Is tagAlign format necessary for IDR analysis if using MACS2?

John Urban

unread,

Apr 2, 2013, 1:49:24 PM4/2/13

to idr-d...@googlegroups.com

Hi Anshul,

I have not used the TagAlign format for MACS or MACS2 peak calling in the past. Is that format necessary only for SPP peak calling (I have never used SPP) or is it somehow essential to IDR analysis? Put another way, will there be a problem in the IDR analysis if I call peaks with MACS2 from BAM files?

Many thanks,

John Urban

Daofeng

unread,

Jun 7, 2013, 10:28:53 AM6/7/13

to idr-d...@googlegroups.com

Just suggested by me, if the BAM was produced by BWA, better to use tagAlign containing only unique reads. If the BAM was generated by bowtie which have only unique reads contained, I guess there is not big difference if using BAM directly.

Ian Quigley

unread,

Sep 17, 2013, 6:38:39 PM9/17/13

to idr-d...@googlegroups.com

I should note that the shuf script in IDR won't produce bam or sam files that MACS2 can handle - maybe it's the header? - so to generate pseudoreplicates, I had to convert bams to bed files before shuffling.

Anshul Kundaje

unread,

Sep 17, 2013, 7:49:31 PM9/17/13

to idr-d...@googlegroups.com

The shuf script is a built in linux tool that simply shuffles lines in a text file so it doesnt work with binary BAM files.

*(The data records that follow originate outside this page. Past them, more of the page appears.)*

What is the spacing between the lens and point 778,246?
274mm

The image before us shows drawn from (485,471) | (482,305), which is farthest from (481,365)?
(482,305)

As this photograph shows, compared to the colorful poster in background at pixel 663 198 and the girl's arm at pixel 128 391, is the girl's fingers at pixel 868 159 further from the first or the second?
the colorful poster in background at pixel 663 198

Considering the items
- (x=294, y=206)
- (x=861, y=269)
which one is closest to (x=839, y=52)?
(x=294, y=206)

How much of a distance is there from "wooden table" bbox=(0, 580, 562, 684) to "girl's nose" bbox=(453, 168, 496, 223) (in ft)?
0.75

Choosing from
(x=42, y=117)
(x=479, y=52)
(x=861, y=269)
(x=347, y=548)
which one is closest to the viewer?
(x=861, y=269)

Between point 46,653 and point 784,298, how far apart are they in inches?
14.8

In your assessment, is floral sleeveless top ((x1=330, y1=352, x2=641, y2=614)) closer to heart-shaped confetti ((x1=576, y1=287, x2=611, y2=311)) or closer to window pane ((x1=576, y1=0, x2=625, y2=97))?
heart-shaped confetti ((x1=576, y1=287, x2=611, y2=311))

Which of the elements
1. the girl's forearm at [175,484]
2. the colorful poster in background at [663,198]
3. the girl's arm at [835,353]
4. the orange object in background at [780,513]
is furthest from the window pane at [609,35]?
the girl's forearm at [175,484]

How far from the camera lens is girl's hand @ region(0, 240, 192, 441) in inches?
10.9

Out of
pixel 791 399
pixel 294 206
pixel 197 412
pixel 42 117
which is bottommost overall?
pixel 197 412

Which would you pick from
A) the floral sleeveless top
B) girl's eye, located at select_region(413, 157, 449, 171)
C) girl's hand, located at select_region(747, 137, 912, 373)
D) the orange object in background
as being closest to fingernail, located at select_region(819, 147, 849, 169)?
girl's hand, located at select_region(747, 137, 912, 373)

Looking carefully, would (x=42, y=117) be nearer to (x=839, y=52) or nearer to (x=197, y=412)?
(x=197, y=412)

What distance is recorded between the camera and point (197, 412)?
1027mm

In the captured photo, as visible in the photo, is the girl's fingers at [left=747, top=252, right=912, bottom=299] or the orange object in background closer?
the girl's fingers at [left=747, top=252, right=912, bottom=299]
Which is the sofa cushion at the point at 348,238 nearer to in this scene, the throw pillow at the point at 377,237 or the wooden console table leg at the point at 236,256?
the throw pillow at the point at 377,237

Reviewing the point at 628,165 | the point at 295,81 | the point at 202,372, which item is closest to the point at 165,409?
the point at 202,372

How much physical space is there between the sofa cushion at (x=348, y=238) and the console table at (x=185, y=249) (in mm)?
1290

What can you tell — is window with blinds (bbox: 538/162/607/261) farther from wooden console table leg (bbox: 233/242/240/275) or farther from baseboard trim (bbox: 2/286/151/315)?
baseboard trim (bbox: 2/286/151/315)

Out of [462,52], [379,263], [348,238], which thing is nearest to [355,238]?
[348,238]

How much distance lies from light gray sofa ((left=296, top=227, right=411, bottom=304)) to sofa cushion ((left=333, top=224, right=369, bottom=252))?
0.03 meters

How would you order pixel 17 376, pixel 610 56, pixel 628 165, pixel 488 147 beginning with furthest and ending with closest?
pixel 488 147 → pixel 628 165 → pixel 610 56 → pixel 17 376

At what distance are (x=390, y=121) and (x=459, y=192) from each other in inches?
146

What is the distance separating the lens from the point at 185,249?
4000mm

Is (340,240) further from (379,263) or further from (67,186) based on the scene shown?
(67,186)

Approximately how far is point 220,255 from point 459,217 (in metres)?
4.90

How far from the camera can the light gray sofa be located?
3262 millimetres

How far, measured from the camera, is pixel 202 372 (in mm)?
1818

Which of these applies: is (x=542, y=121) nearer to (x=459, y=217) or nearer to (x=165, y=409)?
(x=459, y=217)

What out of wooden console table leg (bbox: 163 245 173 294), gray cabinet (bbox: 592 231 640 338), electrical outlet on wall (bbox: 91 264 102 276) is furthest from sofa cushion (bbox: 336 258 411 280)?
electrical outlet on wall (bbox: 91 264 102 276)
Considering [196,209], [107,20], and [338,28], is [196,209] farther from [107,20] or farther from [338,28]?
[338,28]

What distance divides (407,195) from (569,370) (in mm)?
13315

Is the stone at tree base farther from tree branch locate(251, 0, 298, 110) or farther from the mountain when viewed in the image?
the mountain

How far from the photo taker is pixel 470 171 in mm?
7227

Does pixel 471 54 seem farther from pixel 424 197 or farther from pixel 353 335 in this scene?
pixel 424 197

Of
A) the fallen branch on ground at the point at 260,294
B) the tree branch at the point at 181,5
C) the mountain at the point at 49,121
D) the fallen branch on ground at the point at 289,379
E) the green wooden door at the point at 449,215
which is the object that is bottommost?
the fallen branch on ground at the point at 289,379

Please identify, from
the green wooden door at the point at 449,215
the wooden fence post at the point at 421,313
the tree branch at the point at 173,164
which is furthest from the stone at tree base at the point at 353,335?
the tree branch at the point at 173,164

You can use other tools that can shuffle and subsample reads from BAM files to generate pseudoreplicates. e.g. MACS2 has a randsample module that can do this with BAM files directly.

TagAligns are simple 6 column BED files that have the main information (i.e. chromosome coordinates and strand information) needed by peak callers so they save a lot of disk space over using BAMs. You can feed them into any peak callers that accept BED files (most that I know of do).

-Anshul.

Alvaro J. González

unread,

Sep 26, 2013, 8:51:58 AM9/26/13

to idr-d...@googlegroups.com

Hi Ian,

I actually use a perl command for shuffling. It goes like the following:

gunzip -c [pooledReps.tagAlign.gz] | perl -MList::Util=shuffle -e 'print shuffle(<STDIN>);' | split -d -l [numbPseudoReads] - [pseudoRepDir/pseudoRep]

which creates two files, pseudoRepDir/pseudoRep00 and pseudoRepDir/pseudoRep01.

I've used it in a variety of systems, and it runs pretty smoothly. Of course, you need perl installed, but this is ubiquitous.